■ **WHAT YOU HAVE TO DO**: At the line containing "phylum: Chordata", begin setting down the entries exactly, and stop only after the last line.
--- RECORDED INFORMATION Enclosed Below ---
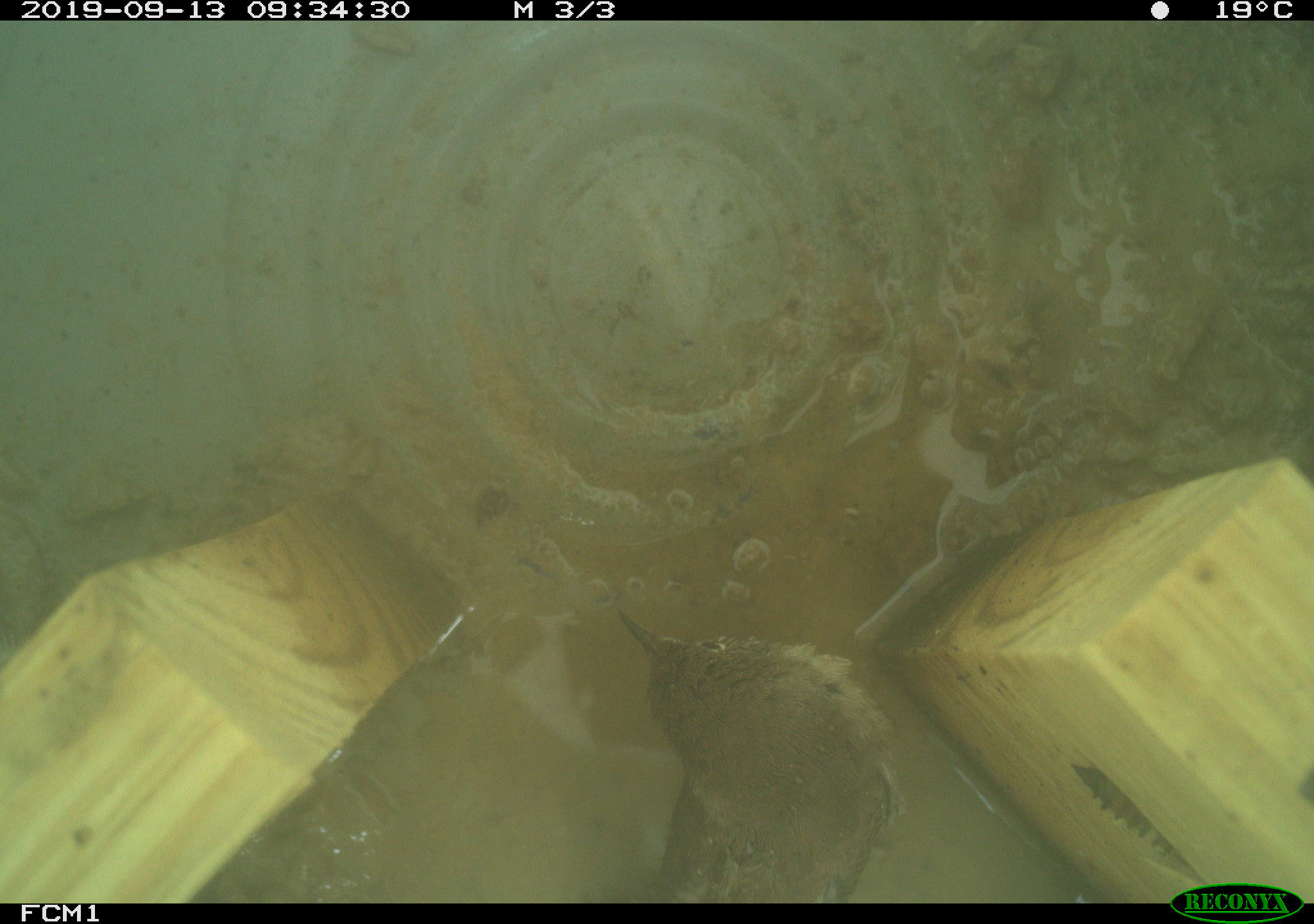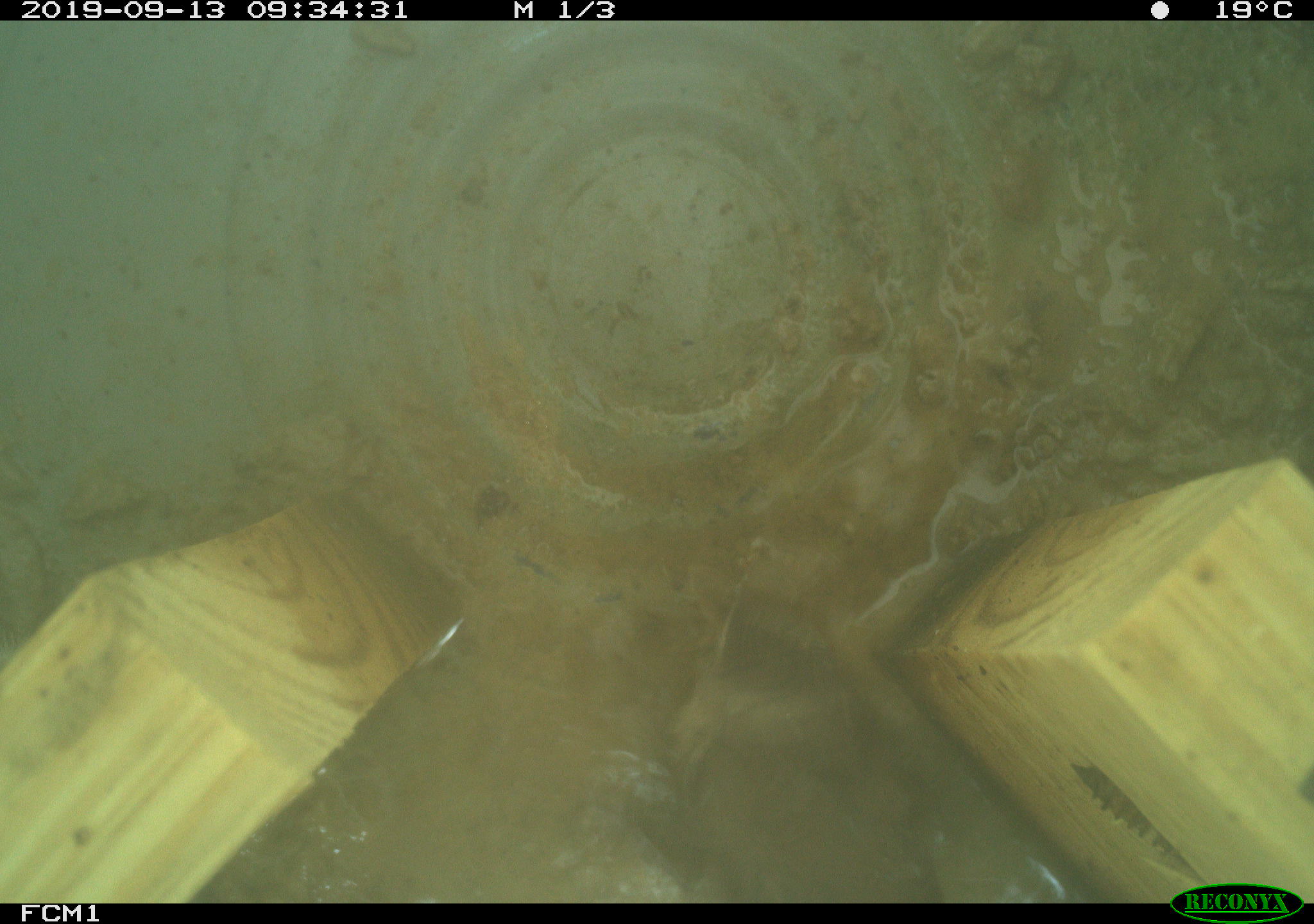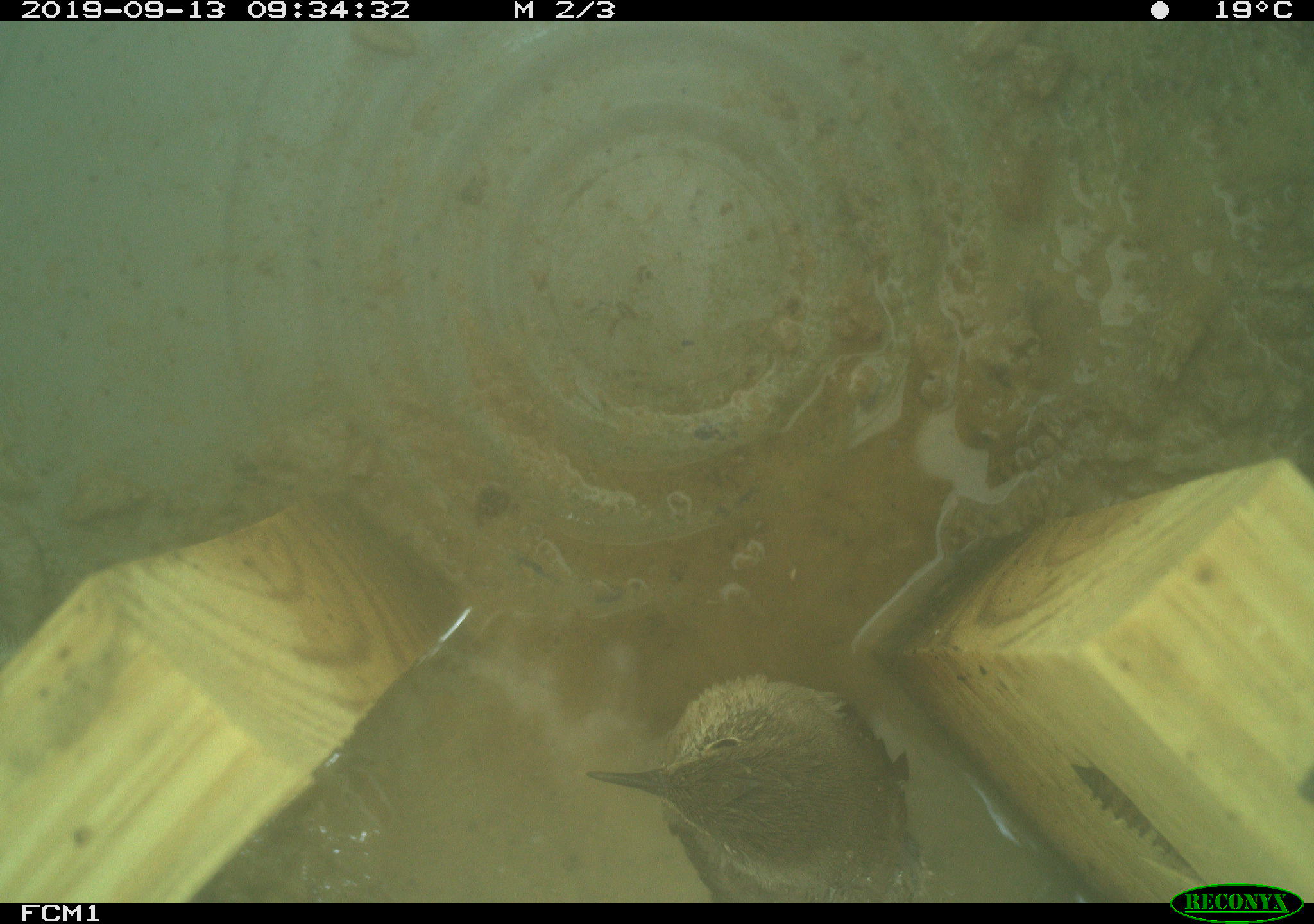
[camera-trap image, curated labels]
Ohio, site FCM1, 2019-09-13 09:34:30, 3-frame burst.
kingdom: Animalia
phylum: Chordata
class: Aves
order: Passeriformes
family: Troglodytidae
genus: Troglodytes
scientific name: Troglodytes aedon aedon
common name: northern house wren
--- End of Enclosed RECORDED INFORMATION ---
■ **PROBLEM SOLUTION**:
phylum: Chordata
class: Aves
order: Passeriformes
family: Troglodytidae
genus: Troglodytes
scientific name: Troglodytes aedon aedon
common name: northern house wren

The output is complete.